CoinGeek Conversations

Steve Shadders: “Ultimately, my goal is to make myself replaceable and redundant.”

September 04, 2019 CoinGeek Season 2 Episode 1
CoinGeek Conversations
Steve Shadders: “Ultimately, my goal is to make myself replaceable and redundant.”
Show Notes

An Australian Bitcoin developer living in London, Steve Shadders is, at first glance, the typical geek, complete with goatee beard, glasses and ponytail. But it only takes a few minutes chat to get way beyond the stereotype. He thinks widely about the politics and economics of bitcoin, and he’s a former DJ, with a love of techno - a calling which he says delayed his entry into the world of software by several years.

“Shadders” as he’s known at nChain, the Bitcoin SV development company of which he’s Chief Technology Officer, operates in many dimensions. There’s an ideological side to him, the legacy of youthful, anarchistic attitudes: “as Bitcoin becomes more widespread,” he says, “it puts the power of economic sovereignty into the hands of people who currently don’t have it ...There is nothing more powerful that you can give someone than opportunity.”

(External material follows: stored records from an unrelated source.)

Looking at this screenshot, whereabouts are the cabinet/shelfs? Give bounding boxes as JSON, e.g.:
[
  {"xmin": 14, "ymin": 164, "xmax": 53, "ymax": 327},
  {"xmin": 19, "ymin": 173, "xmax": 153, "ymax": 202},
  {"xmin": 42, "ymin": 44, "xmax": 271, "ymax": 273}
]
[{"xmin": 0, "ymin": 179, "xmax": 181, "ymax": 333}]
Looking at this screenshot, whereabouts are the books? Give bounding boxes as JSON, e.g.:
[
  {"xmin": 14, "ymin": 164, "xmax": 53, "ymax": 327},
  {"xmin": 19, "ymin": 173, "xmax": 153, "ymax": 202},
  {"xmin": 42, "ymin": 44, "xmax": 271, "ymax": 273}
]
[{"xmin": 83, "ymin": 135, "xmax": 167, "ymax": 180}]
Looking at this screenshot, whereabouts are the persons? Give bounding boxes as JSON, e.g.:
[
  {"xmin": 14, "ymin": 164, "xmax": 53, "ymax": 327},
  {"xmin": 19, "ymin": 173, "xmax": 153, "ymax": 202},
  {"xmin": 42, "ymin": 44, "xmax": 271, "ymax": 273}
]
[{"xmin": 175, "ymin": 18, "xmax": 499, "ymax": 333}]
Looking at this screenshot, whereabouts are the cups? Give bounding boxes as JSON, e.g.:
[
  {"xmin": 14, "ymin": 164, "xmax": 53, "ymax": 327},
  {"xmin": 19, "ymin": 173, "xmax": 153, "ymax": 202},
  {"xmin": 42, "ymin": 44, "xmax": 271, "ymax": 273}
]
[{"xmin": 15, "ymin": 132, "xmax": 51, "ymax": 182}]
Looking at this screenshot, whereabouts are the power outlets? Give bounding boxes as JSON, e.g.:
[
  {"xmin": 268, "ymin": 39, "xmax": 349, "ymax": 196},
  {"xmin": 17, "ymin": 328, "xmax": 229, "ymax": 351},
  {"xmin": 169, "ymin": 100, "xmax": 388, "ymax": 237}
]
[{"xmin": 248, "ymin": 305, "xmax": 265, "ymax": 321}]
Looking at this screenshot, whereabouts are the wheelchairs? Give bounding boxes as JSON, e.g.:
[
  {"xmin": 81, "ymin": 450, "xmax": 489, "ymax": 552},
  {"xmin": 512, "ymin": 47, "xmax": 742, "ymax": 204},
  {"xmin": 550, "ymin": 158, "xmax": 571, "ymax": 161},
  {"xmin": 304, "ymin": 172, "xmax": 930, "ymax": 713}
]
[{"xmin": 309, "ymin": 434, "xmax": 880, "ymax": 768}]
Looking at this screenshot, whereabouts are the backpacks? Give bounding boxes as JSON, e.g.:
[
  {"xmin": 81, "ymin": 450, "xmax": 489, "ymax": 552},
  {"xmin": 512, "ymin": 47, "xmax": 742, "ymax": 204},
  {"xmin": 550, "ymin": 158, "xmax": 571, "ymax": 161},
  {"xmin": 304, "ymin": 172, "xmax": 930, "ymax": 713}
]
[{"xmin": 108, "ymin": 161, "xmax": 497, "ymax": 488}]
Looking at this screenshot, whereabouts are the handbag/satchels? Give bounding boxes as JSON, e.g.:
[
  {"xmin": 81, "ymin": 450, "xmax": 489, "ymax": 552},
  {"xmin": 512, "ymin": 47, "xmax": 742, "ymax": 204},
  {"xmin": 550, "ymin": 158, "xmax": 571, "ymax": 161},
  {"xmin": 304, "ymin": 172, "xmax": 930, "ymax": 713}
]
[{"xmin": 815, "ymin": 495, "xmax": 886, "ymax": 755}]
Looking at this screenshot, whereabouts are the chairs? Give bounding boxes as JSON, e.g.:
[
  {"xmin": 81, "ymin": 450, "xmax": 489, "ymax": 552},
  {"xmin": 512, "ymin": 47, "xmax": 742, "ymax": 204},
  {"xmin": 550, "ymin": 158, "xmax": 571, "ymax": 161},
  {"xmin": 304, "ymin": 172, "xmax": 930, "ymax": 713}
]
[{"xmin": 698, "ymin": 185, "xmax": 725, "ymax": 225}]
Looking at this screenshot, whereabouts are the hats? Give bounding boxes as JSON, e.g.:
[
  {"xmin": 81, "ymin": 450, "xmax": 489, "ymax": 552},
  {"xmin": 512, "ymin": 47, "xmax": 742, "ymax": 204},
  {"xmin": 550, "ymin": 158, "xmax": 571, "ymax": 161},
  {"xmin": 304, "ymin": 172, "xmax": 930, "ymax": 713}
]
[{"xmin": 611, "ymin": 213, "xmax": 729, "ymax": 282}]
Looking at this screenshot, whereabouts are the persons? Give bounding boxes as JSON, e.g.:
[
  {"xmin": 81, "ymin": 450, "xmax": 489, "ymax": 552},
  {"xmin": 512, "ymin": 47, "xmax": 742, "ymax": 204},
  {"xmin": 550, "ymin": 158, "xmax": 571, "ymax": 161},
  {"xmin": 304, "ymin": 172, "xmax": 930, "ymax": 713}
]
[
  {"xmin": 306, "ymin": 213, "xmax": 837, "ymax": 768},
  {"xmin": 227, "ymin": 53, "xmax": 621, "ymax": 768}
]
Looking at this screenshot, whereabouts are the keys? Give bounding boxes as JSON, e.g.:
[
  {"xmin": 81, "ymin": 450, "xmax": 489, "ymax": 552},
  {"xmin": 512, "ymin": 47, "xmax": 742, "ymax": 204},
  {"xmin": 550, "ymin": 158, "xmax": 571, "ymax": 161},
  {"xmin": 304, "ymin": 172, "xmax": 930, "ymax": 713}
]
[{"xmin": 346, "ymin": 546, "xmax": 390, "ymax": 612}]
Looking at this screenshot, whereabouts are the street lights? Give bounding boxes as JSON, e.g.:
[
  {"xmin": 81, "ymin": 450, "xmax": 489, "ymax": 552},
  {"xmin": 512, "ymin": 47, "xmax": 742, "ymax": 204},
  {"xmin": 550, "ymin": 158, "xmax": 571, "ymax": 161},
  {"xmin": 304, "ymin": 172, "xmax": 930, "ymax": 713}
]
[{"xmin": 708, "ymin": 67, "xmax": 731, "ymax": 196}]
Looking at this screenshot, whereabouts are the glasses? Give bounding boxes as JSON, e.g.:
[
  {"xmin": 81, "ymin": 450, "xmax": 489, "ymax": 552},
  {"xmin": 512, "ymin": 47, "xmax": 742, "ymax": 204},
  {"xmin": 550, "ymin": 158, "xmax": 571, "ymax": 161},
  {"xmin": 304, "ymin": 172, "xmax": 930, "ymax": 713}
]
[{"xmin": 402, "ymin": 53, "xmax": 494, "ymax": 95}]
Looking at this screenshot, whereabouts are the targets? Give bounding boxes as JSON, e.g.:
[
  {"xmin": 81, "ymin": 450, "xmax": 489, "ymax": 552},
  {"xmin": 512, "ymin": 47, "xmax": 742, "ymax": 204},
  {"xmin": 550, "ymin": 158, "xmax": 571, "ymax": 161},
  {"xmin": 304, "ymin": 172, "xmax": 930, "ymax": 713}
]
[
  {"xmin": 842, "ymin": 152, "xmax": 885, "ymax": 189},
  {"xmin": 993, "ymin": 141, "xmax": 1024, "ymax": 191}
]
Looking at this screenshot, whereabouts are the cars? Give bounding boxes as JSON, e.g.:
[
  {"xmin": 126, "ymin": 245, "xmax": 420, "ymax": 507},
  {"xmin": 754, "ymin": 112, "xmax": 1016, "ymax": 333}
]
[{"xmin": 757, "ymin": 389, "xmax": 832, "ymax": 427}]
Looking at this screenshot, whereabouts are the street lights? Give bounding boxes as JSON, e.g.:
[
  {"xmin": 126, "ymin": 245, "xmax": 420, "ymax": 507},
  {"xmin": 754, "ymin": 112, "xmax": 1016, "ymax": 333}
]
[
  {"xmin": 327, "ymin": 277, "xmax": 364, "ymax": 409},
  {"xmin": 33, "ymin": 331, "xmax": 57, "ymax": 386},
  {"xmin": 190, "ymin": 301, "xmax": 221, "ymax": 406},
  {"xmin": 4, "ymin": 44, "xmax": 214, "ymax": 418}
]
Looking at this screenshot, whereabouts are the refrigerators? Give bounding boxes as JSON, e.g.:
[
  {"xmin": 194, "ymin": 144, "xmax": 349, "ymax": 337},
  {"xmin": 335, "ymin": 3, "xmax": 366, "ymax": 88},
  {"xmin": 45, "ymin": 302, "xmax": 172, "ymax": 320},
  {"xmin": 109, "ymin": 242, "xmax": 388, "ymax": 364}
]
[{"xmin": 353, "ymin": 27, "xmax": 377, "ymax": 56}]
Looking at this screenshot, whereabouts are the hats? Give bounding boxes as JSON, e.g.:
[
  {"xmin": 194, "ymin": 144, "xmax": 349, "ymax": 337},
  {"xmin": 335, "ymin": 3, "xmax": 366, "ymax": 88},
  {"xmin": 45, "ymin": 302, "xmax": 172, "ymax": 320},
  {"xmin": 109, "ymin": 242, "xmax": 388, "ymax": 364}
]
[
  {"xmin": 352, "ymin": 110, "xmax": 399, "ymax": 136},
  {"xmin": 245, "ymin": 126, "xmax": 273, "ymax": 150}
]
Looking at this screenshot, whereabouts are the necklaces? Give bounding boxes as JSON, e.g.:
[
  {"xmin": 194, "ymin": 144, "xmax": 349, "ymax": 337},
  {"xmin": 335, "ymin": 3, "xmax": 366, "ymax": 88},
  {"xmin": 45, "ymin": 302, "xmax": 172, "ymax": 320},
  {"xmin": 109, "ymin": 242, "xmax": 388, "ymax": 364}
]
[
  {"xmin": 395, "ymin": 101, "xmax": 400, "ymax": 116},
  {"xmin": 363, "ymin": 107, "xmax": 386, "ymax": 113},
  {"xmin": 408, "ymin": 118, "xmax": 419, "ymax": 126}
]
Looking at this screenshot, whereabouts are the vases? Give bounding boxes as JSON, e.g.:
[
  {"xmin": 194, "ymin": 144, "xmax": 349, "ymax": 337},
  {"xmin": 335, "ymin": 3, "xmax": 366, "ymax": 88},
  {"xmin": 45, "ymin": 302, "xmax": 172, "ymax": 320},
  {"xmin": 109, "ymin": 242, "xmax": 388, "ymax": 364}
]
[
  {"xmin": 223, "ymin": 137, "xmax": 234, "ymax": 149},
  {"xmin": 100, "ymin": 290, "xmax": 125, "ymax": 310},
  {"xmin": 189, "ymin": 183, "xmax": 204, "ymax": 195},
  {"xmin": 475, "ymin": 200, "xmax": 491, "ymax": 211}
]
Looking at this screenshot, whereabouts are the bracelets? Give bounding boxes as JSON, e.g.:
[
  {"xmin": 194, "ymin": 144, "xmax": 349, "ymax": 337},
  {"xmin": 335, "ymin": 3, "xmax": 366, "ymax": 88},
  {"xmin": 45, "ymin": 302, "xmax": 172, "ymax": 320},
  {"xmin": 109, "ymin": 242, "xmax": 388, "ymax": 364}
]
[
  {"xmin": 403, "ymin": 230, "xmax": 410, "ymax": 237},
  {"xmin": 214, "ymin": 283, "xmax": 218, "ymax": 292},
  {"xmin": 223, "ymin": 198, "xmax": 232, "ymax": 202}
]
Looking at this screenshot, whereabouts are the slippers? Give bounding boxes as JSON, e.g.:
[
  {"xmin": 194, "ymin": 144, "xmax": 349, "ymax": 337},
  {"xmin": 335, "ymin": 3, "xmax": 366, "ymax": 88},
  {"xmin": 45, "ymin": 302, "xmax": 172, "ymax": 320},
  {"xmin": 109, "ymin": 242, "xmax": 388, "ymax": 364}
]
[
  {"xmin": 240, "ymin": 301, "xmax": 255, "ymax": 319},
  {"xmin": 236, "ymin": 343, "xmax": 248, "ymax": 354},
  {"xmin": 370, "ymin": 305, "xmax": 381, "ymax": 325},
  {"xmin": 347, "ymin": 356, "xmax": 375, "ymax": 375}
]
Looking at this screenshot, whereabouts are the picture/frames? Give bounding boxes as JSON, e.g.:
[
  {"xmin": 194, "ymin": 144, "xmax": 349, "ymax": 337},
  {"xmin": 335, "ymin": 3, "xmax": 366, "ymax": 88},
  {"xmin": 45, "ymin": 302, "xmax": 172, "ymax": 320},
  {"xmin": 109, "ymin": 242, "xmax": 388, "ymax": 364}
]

The mission of nChain, according to its website is “to ignite global adoption and enterprise level of usage of Bitcoin”. To that end, Steve leads the nChain developer team behind a series of “upgrades” to the Bitcoin SV protocol (he prefers “upgrade” to “hard fork”). This year, we’ve had the Quasar upgrade, and next year will be Genesis. The idea is to bring the Bitcoin SV protocol back to how it was when Bitcoin started - hence the “SV”, Satoshi vision.  

Part of that process is to allow Bitcoin miners rather than developers to call the shots. As a developer, himself, Steve realises this has implications for him: “ultimately, my goal is to make myself replaceable and redundant - and I hope to achieve that within a couple of years”. By then, the governance role in Bitcoin will be handed to a group of people rather than a few individuals, leaving miners with the ultimate responsibility for the ecosystem.

Steve works closely with Craig Wright, nChain’s Chief Scientist. He admits that “it can be challenging to understand what Craig’s talking about sometimes”. About six months after Craig has raised a new idea, Steve says modestly, he finally understands “what he really means”. But it’s a privilege “to be able to pick his brains on a daily basis ...he’s thinking about things years before anyone else”. 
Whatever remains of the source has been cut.